TEXTO>
##########

Restan pocos días para finalizar el año lectivo y el clamor por volver a las clases presenciales aturde.
Grandes y chicos saben que esto no ocurrirá este año, pero a todos les urge recuperar los rituales con los que la escuela ordena sus vidas: los horarios, el afecto de los pares y el estímulo de aprender con otros.
Lo perdido durante esta cuarentena no se limita a contenidos pedagógicos, sino a lo que los identifica como escolares: el lenguaje desaforado que usan, las bromas con las que se relajan, los recreos que recrean, los uniformes que uniforman y la alegría de hacer comunidad.
Numerosos chicos se lamentan por extrañar la escuela, sin saber diferenciar si se refieren al aula, a los compañeros, a los docentes o a la cantina. Tal vez al patio, uno de sus “afueras” preferidos, junto con las veredas y los potreros.

##########

INFORMACIÓN PROPORCIONADA>

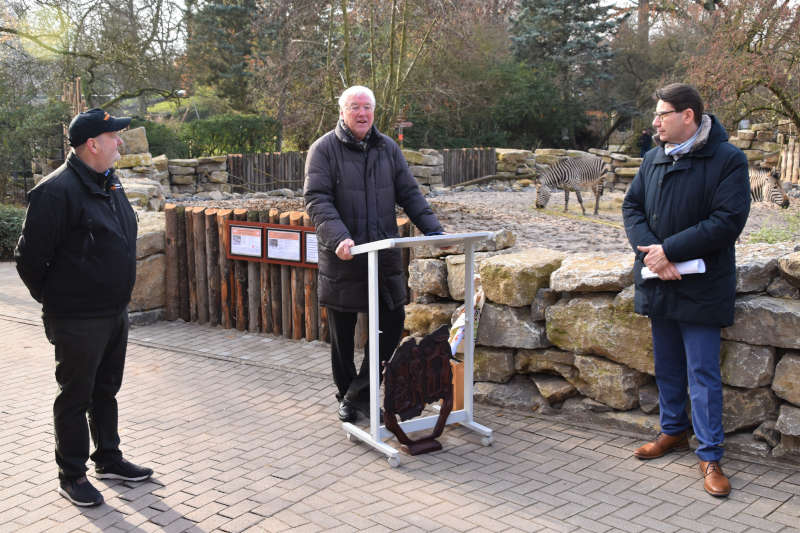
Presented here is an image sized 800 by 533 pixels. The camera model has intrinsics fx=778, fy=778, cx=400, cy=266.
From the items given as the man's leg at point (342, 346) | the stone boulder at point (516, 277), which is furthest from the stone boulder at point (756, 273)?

##########

CONSIGNA DE TRABAJO 1> En el texto sobre la escuela durante la cuarentena, ¿qué lugar se señala como uno de los «afueras» preferidos de los chicos, junto con las veredas y los potreros?
CONSIGNA DE TRABAJO 2> Continúa el texto sobre la escuela durante la cuarentena a partir de su última oración.
El material presentado es independiente del texto.

ESPACIO DE RESPUESTA 1> El patio.

ESPACIO DE RESPUESTA 2>
Este abrumador 2020, año que acumuló todo el agobio posible, por el descalabro causado y por el descalabro por venir, no verá aulas llenas. Las autoridades educativas se abocan a lo permitido: las ceremonias de egreso, y esos serán los únicos encuentros reales.
Tal vez haya que esperar hasta los primeros meses del año entrante para el retorno. Recién entonces podrán hacer realidad lo que ahora idealizan por lejanía.
Es que la distancia -temporal y física- filtra los recuerdos. Más de ocho meses parecen haber borrado el cansancio por las largas jornadas, las situaciones de acoso escolar, las dificultades para aprender de algunos, las disputas entre muchos y la resistencia a madrugar de tantos.
¿Cuál es la verdadera imagen de esta institución que recuperó valor debido a una larga cuarentena? ¿La anterior a la pandemia, a la que muchos criticaban, o la actual, que se añora e idealiza?
Como toda organización humana, la escuela alterna emociones contrastantes: alegrías y quejas, encuentros y enfrentamientos, diálogos y gritos, logros y también frustraciones. Cada colegio no es sino una maqueta de una sociedad que muestra claroscuros
Entonces importa menos saber cuándo se volverá que a qué escuela regresará cada niño, niña y adolescente.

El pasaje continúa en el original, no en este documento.